→ INSTRUCTIONS TO FOLLOW
All of the entries need to be written out again, exactly as they are.

-------- INPUT RECORDS --------

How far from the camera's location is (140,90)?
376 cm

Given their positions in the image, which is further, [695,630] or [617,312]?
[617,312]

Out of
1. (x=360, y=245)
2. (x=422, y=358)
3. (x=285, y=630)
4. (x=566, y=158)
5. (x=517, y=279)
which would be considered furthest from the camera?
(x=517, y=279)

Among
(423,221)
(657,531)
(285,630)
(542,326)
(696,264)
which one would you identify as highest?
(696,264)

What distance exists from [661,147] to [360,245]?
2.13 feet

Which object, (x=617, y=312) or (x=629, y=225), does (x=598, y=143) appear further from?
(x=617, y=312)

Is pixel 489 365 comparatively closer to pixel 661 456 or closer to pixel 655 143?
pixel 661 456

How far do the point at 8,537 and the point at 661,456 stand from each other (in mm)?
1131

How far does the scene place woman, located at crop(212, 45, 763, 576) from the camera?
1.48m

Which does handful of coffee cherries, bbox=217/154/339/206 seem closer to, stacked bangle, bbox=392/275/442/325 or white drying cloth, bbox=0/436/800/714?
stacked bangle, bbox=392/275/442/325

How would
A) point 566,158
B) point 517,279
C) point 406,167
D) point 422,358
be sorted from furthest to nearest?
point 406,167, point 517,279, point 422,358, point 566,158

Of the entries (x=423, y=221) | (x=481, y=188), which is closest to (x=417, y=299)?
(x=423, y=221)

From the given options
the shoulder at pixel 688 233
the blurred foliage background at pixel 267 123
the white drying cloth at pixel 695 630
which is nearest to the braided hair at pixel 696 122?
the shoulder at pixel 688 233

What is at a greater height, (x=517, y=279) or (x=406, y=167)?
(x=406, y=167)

--------

→ OUTPUT OF THE EXERCISE
How far from the camera's location is (140,90)?
376 cm

Given their positions in the image, which is further, [695,630] or [617,312]?
[617,312]

Out of
1. (x=360, y=245)
2. (x=422, y=358)
3. (x=285, y=630)
4. (x=566, y=158)
5. (x=517, y=279)
which would be considered furthest from the camera?
(x=517, y=279)

Among
(423,221)
(657,531)
(285,630)
(542,326)
(696,264)
which one would you identify as highest?
(696,264)

What distance exists from [661,147] to [360,245]?
2.13 feet

Which object, (x=617, y=312) or (x=629, y=225), does (x=598, y=143) appear further from?
(x=617, y=312)

Is pixel 489 365 comparatively closer to pixel 661 456 or closer to pixel 655 143?
pixel 661 456

How far do the point at 8,537 and the point at 661,456 stand from each other (in mm)?
1131

How far does the scene place woman, located at crop(212, 45, 763, 576) from the camera?
1.48m

Which does handful of coffee cherries, bbox=217/154/339/206 seem closer to, stacked bangle, bbox=392/275/442/325 or white drying cloth, bbox=0/436/800/714?
stacked bangle, bbox=392/275/442/325

How would
A) point 566,158
B) point 517,279
C) point 406,167
D) point 422,358
be sorted from furthest to nearest?
point 406,167, point 517,279, point 422,358, point 566,158

Of the entries (x=423, y=221) | (x=481, y=188), which is closest to (x=417, y=299)?
(x=423, y=221)

From the given options
the shoulder at pixel 688 233
the blurred foliage background at pixel 267 123
the white drying cloth at pixel 695 630
which is nearest to the braided hair at pixel 696 122?
the shoulder at pixel 688 233

What is at a greater height, (x=517, y=279) or (x=406, y=167)?
(x=406, y=167)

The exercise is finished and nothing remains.